BEATTY, DAVID BEATTY, 1st Earl (1871-), British admiral, was born in Ireland in 1871, the son of Capt. D. L. Beatty, 4th Hussars, of Borodale. He was not, as so many naval officers are, predestined to his profession by family association or tradition, which in his case took its tone chiefly from the army and the hunting-field; his father was a well-known figure in the Leicestershire world of the 'eighties and 'nineties. That David alone of the family went into the navy was largely a matter of accident, and his own choice at the age of 13, when he was sent to the Royal Naval Academy at Gosport, can certainly have had little to do with it. Yet within 35 years of that date he had run through the whole gamut of naval possibilities, including those attained only rarely by naval men of any age — Commander-in-Chief of the Grand Fleet, Admiral-of-the-Fleet, and First Sea Lord — to say nothing of an earldom, the thanks of Parliament, the O.M., and the Lord Rectorship of Edinburgh University. His sea service combined the maximum of variety with a minimum of mere routine. As midshipman he served in the Mediterranean flagship “Alexandra” and with the training squadron in the “Ruby.” He was sub-lieutenant in the “Nile” and the yacht “Victoria and Albert.” His six years of service as lieutenant were passed in the “Ruby,” “Camperdown” and “Trafalgar”; in the Portsmouth destroyer flotilla, and in the Nile gunboats. His service there and in the battles of Atbara and Omdurman won him his commandership, and in that rank he served in the “Barfleur.” The Boxer rising gave him another opportunity of active service; he was wounded while in command of a shore party, when his dash and leadership won him further promotion, and he became captain at the record age of twenty-nine. From 1900 to 1910 he was in command successively of the cruisers “Juno,” “Arrogant” and “Suffolk,” and the battleship “Queen.” In the naval manœuvres of 1912 he flew in the “Aboukir” his flag as rear-admiral, a rank which he had attained 24 years from the day the boy of 13 had entered Gosport Academy.

> **PROVIDED MATERIAL**:
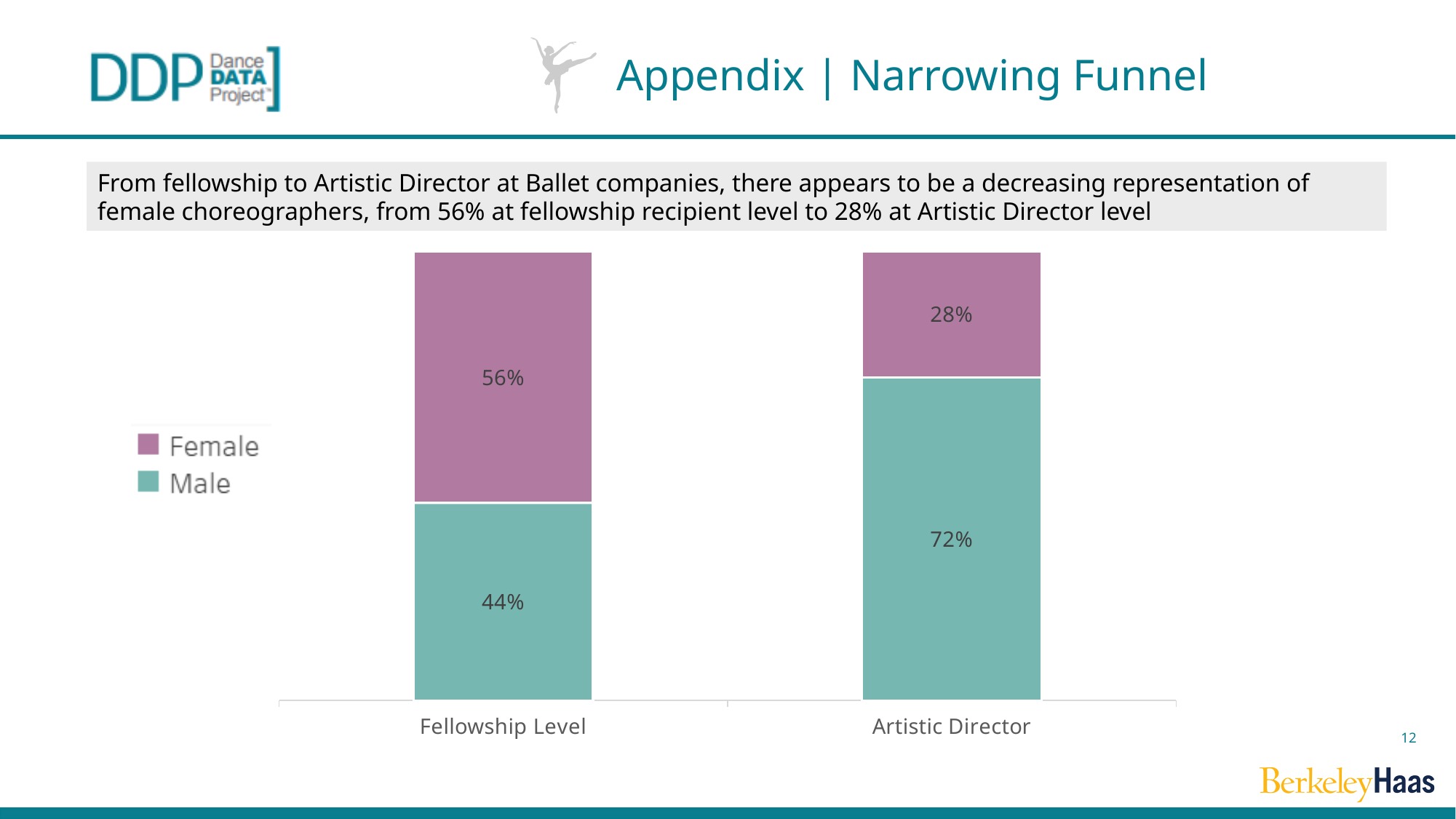
Is the Male share larger at Fellowship Level or at Artistic Director level? Artistic Director Which category has the lower Male share? Fellowship Level What is the Female share at Fellowship Level? 56% How many categories are shown on the x axis? 2 What is the Male share at Fellowship Level? 44% What kind of chart is shown on the slide? Stacked bar chart What is the Female share at Artistic Director level? 28% What is the difference between the Female share at Fellowship Level and at Artistic Director level? 28% What is the Male share at Artistic Director level? 72% Which colour represents Female in the legend? Purple Which category has the higher Female share? Fellowship Level How many series does the legend list? 2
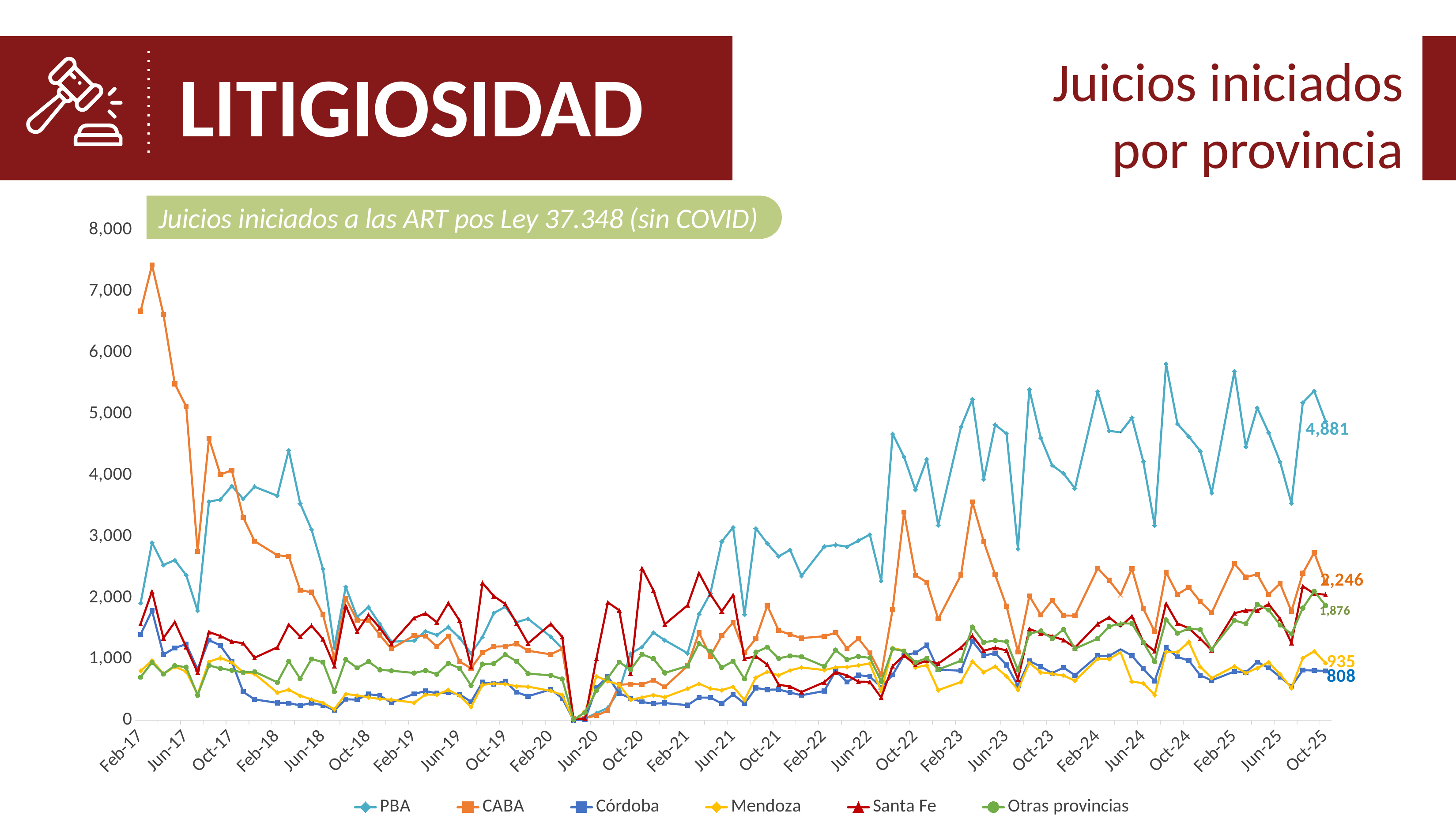
Which series has the highest value at Oct-25? PBA What is the difference between the PBA and CABA values at Oct-25? 2,635 Which series reaches the highest value anywhere on the chart? CABA What kind of chart is shown on the slide? line chart What is the value for Otras provincias at Oct-25? 1,876 What is the value for PBA at Oct-25? 4,881 Is the value for CABA at Feb-17 greater or less than 6,000? greater What is the value for Córdoba at Oct-25? 808 At Oct-25, which is larger: the value for Mendoza or the value for Córdoba? Mendoza What is the value for CABA at Oct-25? 2,246 How many series does the legend list? 6 What is the title of the chart? Juicios iniciados a las ART pos Ley 37.348 (sin COVID)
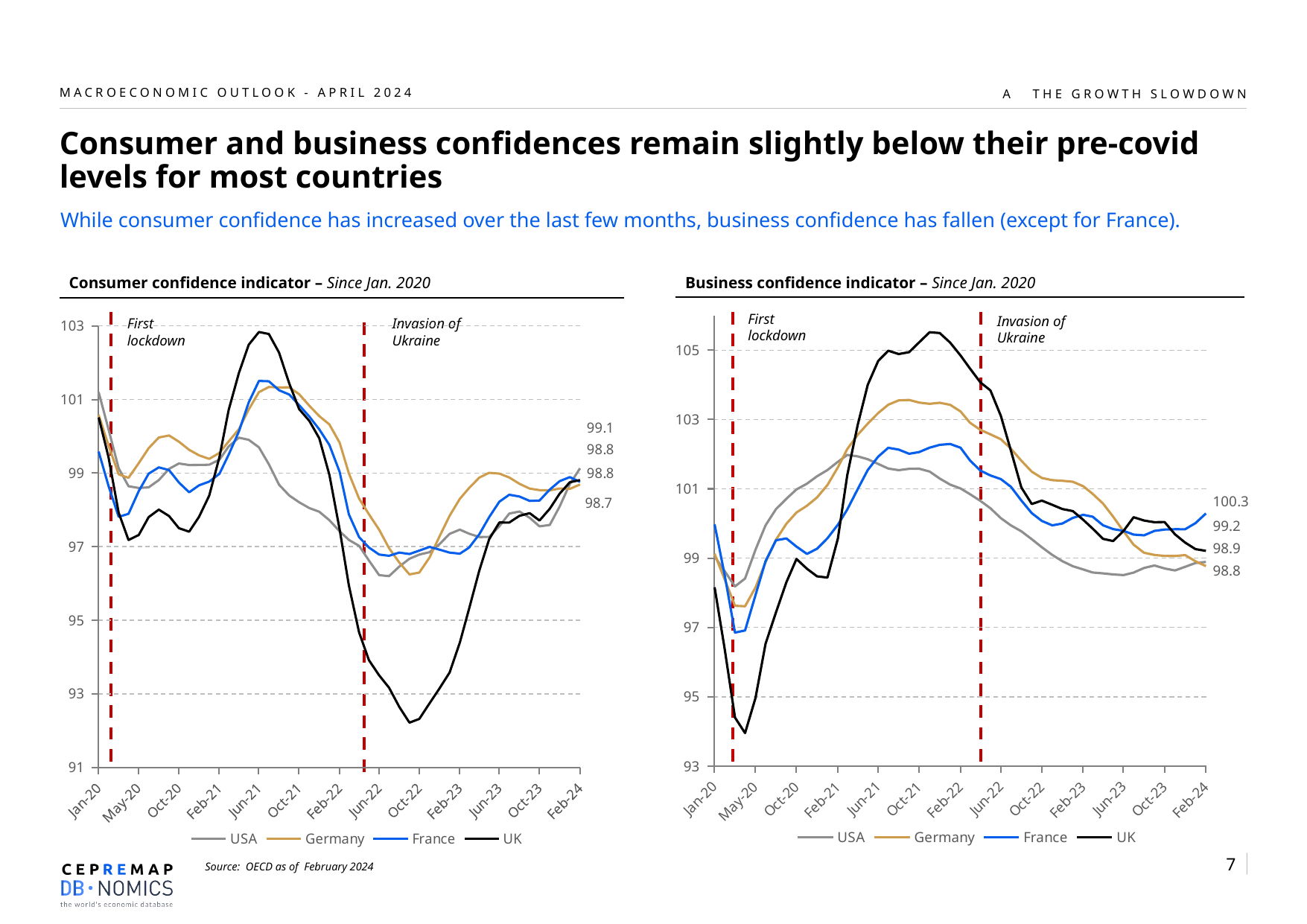
In the Consumer confidence indicator chart, which country falls to the lowest value over the period? UK In the Business confidence indicator chart, is the peak value for Germany around Oct-21 greater or less than 103? greater In the Consumer confidence indicator chart, what is the value labelled for the USA at Feb-24? 99.1 In the Consumer confidence indicator chart, is the value for the UK around Oct-22 greater or less than 93? less What two events do the red dashed vertical lines mark on the Business confidence indicator chart? First lockdown and Invasion of Ukraine Which countries are listed in the legend of the Consumer confidence indicator chart? USA, Germany, France, UK How many series does the legend of the Business confidence indicator chart list? 4 What kind of chart is the Consumer confidence indicator chart? Line chart In the Business confidence indicator chart, which country reaches the highest value over the period? UK In the Business confidence indicator chart, what is the value labelled for France at Feb-24? 100.3 In the Business confidence indicator chart, at Feb-24 which is larger, the value for France or the value for the USA? France In the Consumer confidence indicator chart, does the UK line rise or fall between Jun-21 and Oct-22? Fall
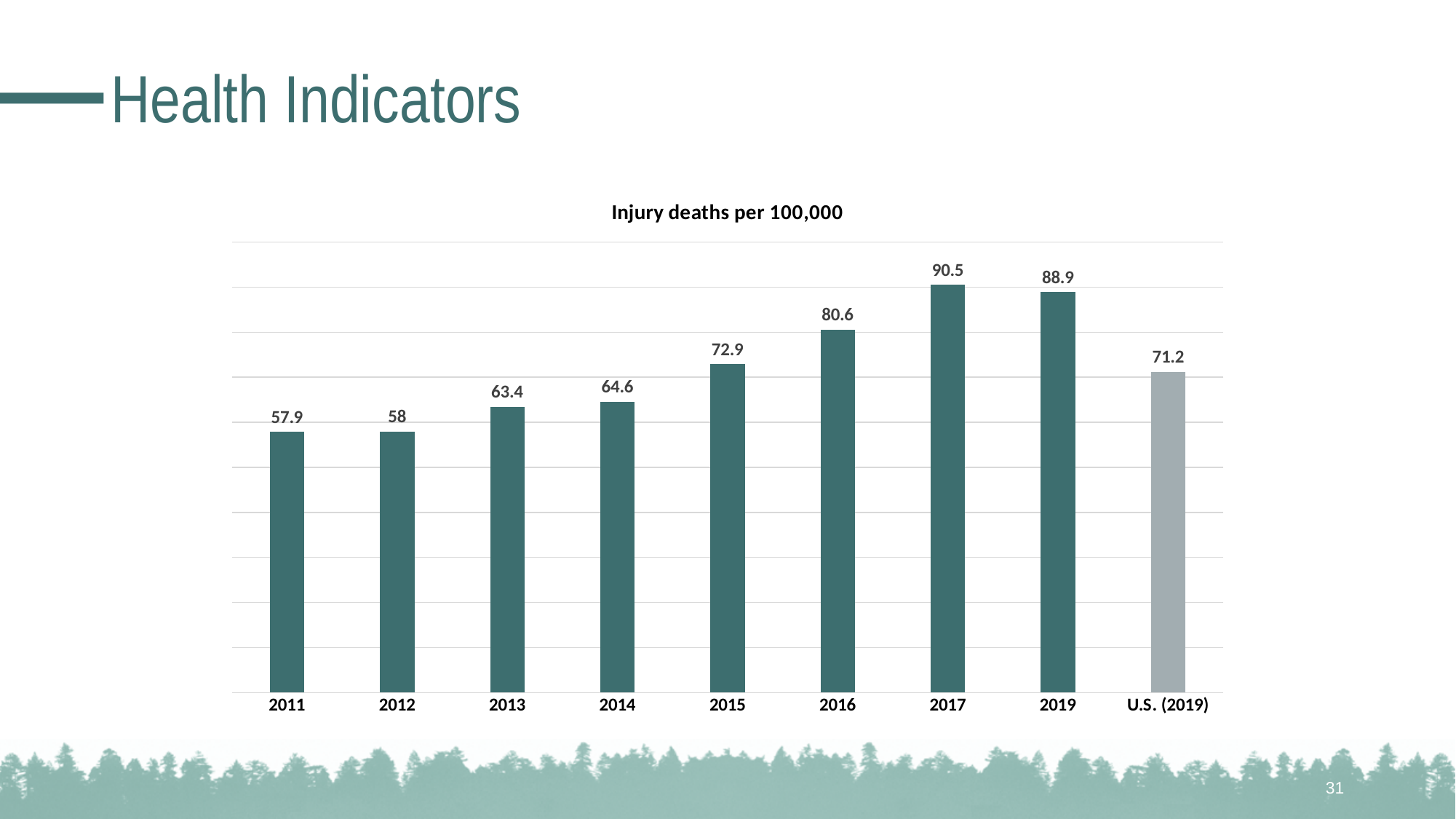
What is the value for 2017 in the Injury deaths per 100,000 chart? 90.5 How many bars are shown in the Injury deaths per 100,000 chart? 9 What is the title of the chart on the slide? Injury deaths per 100,000 Do the values generally rise or fall from 2011 to 2017 in the Injury deaths per 100,000 chart? Rise Which bar in the Injury deaths per 100,000 chart is coloured grey rather than teal? U.S. (2019) Which category has the lowest value in the Injury deaths per 100,000 chart? 2011 Which is larger in the Injury deaths per 100,000 chart, the value for 2015 or the value for U.S. (2019)? 2015 Which category has the highest value in the Injury deaths per 100,000 chart? 2017 What is the difference between the 2019 value and the U.S. (2019) value in the Injury deaths per 100,000 chart? 17.7 What kind of chart is shown on the slide? Bar chart What is the value for 2012 in the Injury deaths per 100,000 chart? 58 What is the value for U.S. (2019) in the Injury deaths per 100,000 chart? 71.2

> **DESCRIPTION OF THE TASK**:
Could you copy out the encyclopedia entry on David Beatty above in full, word for word?

> **EXPECTED ANSWER**:
BEATTY, DAVID BEATTY, 1st Earl (1871-), British admiral, was born in Ireland in 1871, the son of Capt. D. L. Beatty, 4th Hussars, of Borodale. He was not, as so many naval officers are, predestined to his profession by family association or tradition, which in his case took its tone chiefly from the army and the hunting-field; his father was a well-known figure in the Leicestershire world of the 'eighties and 'nineties. That David alone of the family went into the navy was largely a matter of accident, and his own choice at the age of 13, when he was sent to the Royal Naval Academy at Gosport, can certainly have had little to do with it. Yet within 35 years of that date he had run through the whole gamut of naval possibilities, including those attained only rarely by naval men of any age — Commander-in-Chief of the Grand Fleet, Admiral-of-the-Fleet, and First Sea Lord — to say nothing of an earldom, the thanks of Parliament, the O.M., and the Lord Rectorship of Edinburgh University. His sea service combined the maximum of variety with a minimum of mere routine. As midshipman he served in the Mediterranean flagship “Alexandra” and with the training squadron in the “Ruby.” He was sub-lieutenant in the “Nile” and the yacht “Victoria and Albert.” His six years of service as lieutenant were passed in the “Ruby,” “Camperdown” and “Trafalgar”; in the Portsmouth destroyer flotilla, and in the Nile gunboats. His service there and in the battles of Atbara and Omdurman won him his commandership, and in that rank he served in the “Barfleur.” The Boxer rising gave him another opportunity of active service; he was wounded while in command of a shore party, when his dash and leadership won him further promotion, and he became captain at the record age of twenty-nine. From 1900 to 1910 he was in command successively of the cruisers “Juno,” “Arrogant” and “Suffolk,” and the battleship “Queen.” In the naval manœuvres of 1912 he flew in the “Aboukir” his flag as rear-admiral, a rank which he had attained 24 years from the day the boy of 13 had entered Gosport Academy.